About that transparency and accountability Mr. President.

John Kiriakou

AP Photo

Obama’s State of the Union hit all of the right chords. Tax the rich, get manufacturing back, don’t go to war with Iran (unless we go to war with Iran), blah blah blah. I felt better about his policies before he asked Congress to write indefinite detention into the defense budget, and stumped for a 20-billion-dollar slap on the wrist for the banks and cracked down on whistleblowers.

Obama talked a great deal about holding people “accountable” for their actions. As Obama noted in his speech, “Most of al Qaeda’s top lieutenants have been defeated. The Taliban’s momentum has been broken, and some troops in Afghanistan have begun to come home.”  A great deal of credit can be given to the man who was the head of CIA operations in Afghanistan, John Kiriakou. Kiriakou though controversially came out against waterboarding, of which President Obama himself said “Waterboarding is torture. It’s contrary to America’s traditions, it’s contrary to our ideals, it’s not who we are, it’s not how we operate.”  And as of Monday, Kiriakou is being charged with allegedly disclosing classified information to reporters about the CIA’s waterboarding program.
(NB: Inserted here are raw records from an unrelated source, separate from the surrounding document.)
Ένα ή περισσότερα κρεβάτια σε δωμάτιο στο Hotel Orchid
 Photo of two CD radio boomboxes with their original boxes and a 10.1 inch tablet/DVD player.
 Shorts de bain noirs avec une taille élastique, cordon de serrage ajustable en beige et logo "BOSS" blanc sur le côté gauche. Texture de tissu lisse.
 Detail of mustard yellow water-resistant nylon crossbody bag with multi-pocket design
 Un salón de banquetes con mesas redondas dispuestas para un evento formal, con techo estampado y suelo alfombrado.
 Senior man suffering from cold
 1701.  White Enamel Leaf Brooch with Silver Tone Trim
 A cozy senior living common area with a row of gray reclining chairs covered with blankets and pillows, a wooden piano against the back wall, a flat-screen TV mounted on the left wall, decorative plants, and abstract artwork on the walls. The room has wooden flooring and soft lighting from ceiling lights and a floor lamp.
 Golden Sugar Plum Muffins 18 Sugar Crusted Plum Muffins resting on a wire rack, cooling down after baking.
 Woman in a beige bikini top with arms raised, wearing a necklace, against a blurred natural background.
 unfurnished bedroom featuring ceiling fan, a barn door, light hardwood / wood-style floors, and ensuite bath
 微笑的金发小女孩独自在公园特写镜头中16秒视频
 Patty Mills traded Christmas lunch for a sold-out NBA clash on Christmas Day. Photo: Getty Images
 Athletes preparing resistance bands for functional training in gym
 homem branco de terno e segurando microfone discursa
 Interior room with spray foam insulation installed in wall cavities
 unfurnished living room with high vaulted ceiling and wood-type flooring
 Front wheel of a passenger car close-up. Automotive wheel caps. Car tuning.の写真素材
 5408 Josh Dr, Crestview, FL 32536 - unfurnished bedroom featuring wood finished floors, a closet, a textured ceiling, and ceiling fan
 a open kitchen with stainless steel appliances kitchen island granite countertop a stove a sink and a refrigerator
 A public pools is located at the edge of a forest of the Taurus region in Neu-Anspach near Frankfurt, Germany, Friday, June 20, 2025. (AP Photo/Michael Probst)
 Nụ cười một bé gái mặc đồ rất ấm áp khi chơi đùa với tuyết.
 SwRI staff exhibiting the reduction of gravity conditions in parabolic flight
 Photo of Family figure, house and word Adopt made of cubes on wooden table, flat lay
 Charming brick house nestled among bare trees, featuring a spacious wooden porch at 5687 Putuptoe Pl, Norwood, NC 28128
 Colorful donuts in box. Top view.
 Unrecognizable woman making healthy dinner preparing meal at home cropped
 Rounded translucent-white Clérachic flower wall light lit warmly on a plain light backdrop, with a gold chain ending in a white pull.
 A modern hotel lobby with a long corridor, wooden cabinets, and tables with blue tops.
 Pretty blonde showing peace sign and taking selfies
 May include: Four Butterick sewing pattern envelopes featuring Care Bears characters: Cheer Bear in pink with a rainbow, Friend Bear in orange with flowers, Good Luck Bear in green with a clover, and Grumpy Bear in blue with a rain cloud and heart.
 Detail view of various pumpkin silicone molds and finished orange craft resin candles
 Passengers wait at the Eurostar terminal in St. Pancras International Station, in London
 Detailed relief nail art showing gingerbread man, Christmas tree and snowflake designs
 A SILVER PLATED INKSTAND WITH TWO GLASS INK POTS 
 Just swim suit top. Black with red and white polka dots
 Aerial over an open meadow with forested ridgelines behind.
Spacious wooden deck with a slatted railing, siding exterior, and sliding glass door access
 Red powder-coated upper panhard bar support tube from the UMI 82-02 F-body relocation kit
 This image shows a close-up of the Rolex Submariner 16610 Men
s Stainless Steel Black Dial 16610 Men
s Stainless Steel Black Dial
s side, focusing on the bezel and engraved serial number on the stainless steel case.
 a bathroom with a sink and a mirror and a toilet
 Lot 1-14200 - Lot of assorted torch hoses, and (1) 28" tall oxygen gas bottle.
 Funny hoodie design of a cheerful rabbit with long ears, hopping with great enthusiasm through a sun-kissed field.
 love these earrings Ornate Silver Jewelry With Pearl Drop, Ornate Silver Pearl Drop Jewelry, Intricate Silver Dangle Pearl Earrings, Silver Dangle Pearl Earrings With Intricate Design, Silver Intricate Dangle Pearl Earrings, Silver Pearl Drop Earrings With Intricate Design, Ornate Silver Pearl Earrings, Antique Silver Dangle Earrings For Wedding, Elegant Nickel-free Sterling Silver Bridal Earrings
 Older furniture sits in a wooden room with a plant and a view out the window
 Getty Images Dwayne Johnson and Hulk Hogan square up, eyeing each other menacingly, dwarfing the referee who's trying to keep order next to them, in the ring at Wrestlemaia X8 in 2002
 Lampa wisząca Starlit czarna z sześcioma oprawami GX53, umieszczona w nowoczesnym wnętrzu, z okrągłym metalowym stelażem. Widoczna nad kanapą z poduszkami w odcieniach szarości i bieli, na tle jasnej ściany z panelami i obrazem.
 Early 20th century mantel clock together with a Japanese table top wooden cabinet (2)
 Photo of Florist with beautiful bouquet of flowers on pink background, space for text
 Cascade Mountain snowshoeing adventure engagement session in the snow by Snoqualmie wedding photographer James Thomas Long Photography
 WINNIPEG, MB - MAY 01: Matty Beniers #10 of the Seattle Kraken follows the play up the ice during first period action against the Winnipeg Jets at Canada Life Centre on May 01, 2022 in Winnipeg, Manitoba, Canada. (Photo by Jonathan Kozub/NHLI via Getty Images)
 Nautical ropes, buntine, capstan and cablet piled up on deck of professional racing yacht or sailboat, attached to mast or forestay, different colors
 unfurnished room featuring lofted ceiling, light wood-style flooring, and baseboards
Included among those charges are two counts under the Espionage Act of 1917, based on the allegation that he disclosed information which he “had reason to believe could be used to the injury of the United States and to the advantage of any foreign nation.” So, it’s hard for me to get turned on by Obama’s speech when he has spoken out on waterboarding, but his actions are to jail the very federal agent who did something about it.

The John Kiriakou case is one we will following closely.  Full disclosure, John is my cousin, and a man who has lived his life selflessly for his country.  He is now the 6th victim of Obama going after whistleblowers, while in the history of the nation there have been only 3 people brought up on similar charges.  And this coming from the President who promised to have a “transparent presidency”. When campaigning in 2008, Obama promised to protect whistleblowers, saying their “acts of courage and patriotism, which can sometimes save lives and often save taxpayer dollars, should be encouraged rather than stifled.”

In an Huffington Post article today, John Rudolf writes: 

Jesselyn Radack, an attorney with the Government Accountability Project, which defends whistle-blowers, called Kiriakou’s arrest the most recent example of a broader administration crackdown against federal officials who disclose illegal, abusive or wasteful government activity.

‘This is being done to send a chilling message to whistle-blowers, journalists and defense lawyers to keep quiet,’ Radack said.

Daniel Ellsberg, who leaked the “Pentagon Papers” in 1971, revealing a long history of government duplicity over the Vietnam War, said it was brazenly hypocritical to prosecute Kiriakou for leaking information related to waterboarding while those who performed it were granted immunity.

“You’re criminalizing the revelation of illegality and you’re decriminalizing the illegality — the torture,” Ellsberg said.

Ellsberg added that there had been no prosecution of the former head of the CIA’s clandestine service, who admitted ordering the destruction of 92 videotapes of brutal interrogations of al-Qaeda suspects in Thailand.

“Is that person prosecuted?” Ellsberg said. “Absolutely not.”

Not even Nixon himself, the great paranoid spectre of the White House demanded this kind of merciless, unflinching “loyalty”. If he had, would Ellsberg himself have leaked the Pentagon Papers, could the Watergate investigations have happened, or Iran Contra? The environment our once great liberal hope has created stifles exactly the transparency and accountability he pretends to cherish.